━━━━━ SUPPLIED INFORMATION ━━━━━

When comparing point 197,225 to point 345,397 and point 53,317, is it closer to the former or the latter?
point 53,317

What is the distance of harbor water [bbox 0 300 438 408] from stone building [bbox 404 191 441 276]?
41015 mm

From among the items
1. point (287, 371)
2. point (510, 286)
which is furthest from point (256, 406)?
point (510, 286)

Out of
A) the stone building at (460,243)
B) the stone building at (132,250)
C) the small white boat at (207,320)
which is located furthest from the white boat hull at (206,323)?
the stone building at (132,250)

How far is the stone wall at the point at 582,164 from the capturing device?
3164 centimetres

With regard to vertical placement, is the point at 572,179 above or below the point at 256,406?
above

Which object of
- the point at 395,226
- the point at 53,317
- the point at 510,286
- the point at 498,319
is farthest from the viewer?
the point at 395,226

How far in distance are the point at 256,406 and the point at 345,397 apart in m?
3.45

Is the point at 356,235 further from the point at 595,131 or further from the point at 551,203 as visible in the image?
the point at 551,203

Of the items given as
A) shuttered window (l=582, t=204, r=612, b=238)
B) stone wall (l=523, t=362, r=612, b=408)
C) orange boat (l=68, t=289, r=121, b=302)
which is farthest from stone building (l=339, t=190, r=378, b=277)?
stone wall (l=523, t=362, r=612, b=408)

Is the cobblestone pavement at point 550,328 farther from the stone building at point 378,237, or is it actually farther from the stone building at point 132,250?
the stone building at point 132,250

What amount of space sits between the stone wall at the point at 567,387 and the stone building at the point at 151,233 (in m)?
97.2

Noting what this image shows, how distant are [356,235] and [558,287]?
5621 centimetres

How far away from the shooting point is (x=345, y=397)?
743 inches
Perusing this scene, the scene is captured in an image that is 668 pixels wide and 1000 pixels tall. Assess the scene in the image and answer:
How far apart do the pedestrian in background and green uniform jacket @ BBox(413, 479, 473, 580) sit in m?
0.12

━━━━━

▶ **GOAL**: Can you give every line of the items above as a Markdown table with the columns Row and Line, numbering the rows and leaving out blank lines?

▶ **SOLUTION BELOW**:
| Row | Line |
|---|---|
| 1 | When comparing point 197,225 to point 345,397 and point 53,317, is it closer to the former or the latter? |
| 2 | point 53,317 |
| 3 | What is the distance of harbor water [bbox 0 300 438 408] from stone building [bbox 404 191 441 276]? |
| 4 | 41015 mm |
| 5 | From among the items |
| 6 | 1. point (287, 371) |
| 7 | 2. point (510, 286) |
| 8 | which is furthest from point (256, 406)? |
| 9 | point (510, 286) |
| 10 | Out of |
| 11 | A) the stone building at (460,243) |
| 12 | B) the stone building at (132,250) |
| 13 | C) the small white boat at (207,320) |
| 14 | which is located furthest from the white boat hull at (206,323)? |
| 15 | the stone building at (132,250) |
| 16 | How far is the stone wall at the point at 582,164 from the capturing device? |
| 17 | 3164 centimetres |
| 18 | With regard to vertical placement, is the point at 572,179 above or below the point at 256,406? |
| 19 | above |
| 20 | Which object of |
| 21 | - the point at 395,226 |
| 22 | - the point at 53,317 |
| 23 | - the point at 510,286 |
| 24 | - the point at 498,319 |
| 25 | is farthest from the viewer? |
| 26 | the point at 395,226 |
| 27 | How far in distance are the point at 256,406 and the point at 345,397 apart in m? |
| 28 | 3.45 |
| 29 | Is the point at 356,235 further from the point at 595,131 or further from the point at 551,203 as visible in the image? |
| 30 | the point at 551,203 |
| 31 | Of the items given as |
| 32 | A) shuttered window (l=582, t=204, r=612, b=238) |
| 33 | B) stone wall (l=523, t=362, r=612, b=408) |
| 34 | C) orange boat (l=68, t=289, r=121, b=302) |
| 35 | which is farthest from stone building (l=339, t=190, r=378, b=277)? |
| 36 | stone wall (l=523, t=362, r=612, b=408) |
| 37 | Is the cobblestone pavement at point 550,328 farther from the stone building at point 378,237, or is it actually farther from the stone building at point 132,250? |
| 38 | the stone building at point 132,250 |
| 39 | What amount of space sits between the stone wall at the point at 567,387 and the stone building at the point at 151,233 (in m)? |
| 40 | 97.2 |
| 41 | Noting what this image shows, how distant are [356,235] and [558,287]? |
| 42 | 5621 centimetres |
| 43 | How far away from the shooting point is (x=345, y=397)? |
| 44 | 743 inches |
| 45 | Perusing this scene, the scene is captured in an image that is 668 pixels wide and 1000 pixels tall. Assess the scene in the image and answer: |
| 46 | How far apart do the pedestrian in background and green uniform jacket @ BBox(413, 479, 473, 580) sit in m? |
| 47 | 0.12 |